Recent studies have shown that auditory scene analysis involves distributed neural sites below, in, and beyond the auditory cortex (AC). However, it remains unclear what role each site plays and how they interact in the formation and selection of auditory percepts. We addressed this issue through perceptual multistability phenomena, namely, spontaneous perceptual switching in auditory streaming (AS) for a sequence of repeated triplet tones, and perceptual changes for a repeated word, known as verbal transformations (VTs).
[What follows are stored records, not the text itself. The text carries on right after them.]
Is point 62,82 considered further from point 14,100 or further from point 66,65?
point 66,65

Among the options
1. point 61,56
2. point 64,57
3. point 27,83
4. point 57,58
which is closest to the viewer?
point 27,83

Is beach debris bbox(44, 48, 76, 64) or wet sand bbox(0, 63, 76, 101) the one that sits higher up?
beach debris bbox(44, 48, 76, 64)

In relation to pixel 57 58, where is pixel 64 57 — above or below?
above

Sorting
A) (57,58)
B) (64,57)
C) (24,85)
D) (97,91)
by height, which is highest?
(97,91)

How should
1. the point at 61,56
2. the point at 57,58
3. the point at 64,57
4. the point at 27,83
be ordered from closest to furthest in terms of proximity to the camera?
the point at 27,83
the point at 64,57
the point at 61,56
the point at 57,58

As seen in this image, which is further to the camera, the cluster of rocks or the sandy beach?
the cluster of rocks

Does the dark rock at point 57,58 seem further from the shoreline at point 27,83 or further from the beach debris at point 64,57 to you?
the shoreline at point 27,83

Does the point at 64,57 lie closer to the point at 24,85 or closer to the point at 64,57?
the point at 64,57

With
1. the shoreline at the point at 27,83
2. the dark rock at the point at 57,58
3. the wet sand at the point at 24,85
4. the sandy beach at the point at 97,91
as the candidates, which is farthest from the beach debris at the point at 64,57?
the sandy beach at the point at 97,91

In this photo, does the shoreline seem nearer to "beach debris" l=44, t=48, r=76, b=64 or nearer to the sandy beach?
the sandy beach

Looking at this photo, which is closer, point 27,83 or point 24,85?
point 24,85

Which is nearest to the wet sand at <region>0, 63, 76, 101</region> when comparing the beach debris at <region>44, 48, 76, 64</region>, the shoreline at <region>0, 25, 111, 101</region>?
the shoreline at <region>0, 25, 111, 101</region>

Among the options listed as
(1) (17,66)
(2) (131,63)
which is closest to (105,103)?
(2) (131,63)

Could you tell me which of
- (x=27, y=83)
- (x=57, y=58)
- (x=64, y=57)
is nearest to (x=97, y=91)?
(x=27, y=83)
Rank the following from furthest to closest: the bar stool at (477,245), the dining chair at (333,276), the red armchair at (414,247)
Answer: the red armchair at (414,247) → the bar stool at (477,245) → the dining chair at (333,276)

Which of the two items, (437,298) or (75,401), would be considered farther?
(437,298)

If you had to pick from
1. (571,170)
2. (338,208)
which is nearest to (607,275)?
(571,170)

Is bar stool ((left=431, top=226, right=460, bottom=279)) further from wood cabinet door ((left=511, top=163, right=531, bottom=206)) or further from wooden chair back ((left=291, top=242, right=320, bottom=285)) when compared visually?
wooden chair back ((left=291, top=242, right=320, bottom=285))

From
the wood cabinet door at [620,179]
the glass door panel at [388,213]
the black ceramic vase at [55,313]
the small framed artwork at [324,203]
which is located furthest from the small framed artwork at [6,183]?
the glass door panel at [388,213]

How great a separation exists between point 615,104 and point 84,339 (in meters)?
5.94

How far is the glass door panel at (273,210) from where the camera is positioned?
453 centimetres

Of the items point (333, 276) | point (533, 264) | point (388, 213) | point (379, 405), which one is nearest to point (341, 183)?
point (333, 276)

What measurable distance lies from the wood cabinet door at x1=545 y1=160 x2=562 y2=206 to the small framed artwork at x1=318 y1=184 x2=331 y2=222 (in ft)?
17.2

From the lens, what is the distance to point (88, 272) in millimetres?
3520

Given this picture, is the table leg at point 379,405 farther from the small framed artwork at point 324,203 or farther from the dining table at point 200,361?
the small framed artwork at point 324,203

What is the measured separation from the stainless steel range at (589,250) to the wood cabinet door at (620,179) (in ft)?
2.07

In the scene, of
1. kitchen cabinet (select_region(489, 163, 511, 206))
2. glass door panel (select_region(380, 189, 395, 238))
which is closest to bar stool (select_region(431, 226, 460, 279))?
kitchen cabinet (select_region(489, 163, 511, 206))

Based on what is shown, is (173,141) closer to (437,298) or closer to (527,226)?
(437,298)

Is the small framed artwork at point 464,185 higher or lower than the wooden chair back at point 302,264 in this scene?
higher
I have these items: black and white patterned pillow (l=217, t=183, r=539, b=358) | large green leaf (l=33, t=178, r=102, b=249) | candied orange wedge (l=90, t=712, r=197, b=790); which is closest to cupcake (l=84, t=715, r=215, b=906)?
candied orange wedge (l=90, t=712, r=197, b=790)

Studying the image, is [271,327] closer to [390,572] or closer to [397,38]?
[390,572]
An event-related fMRI analysis revealed brain activity timelocked to perceptual switching in the cerebellum for AS, in frontal areas for VT, and the AC and thalamus for both. The results suggest that motor-based prediction, produced by neural networks outside the auditory system, plays essential roles in the segmentation of acoustic sequences both in AS and VT. The frequency of perceptual switching was determined by a balance between the activation of two sites, which are proposed to be involved in exploring novel perceptual organization and stabilizing current perceptual organization. The effect of the gene polymorphism of catechol-
O
-methyltransferase (COMT) on individual variations in switching frequency suggests that the balance of exploration and stabilization is modulated by catecholamines such as dopamine and noradrenalin. These mechanisms would support the noteworthy flexibility of auditory scene analysis.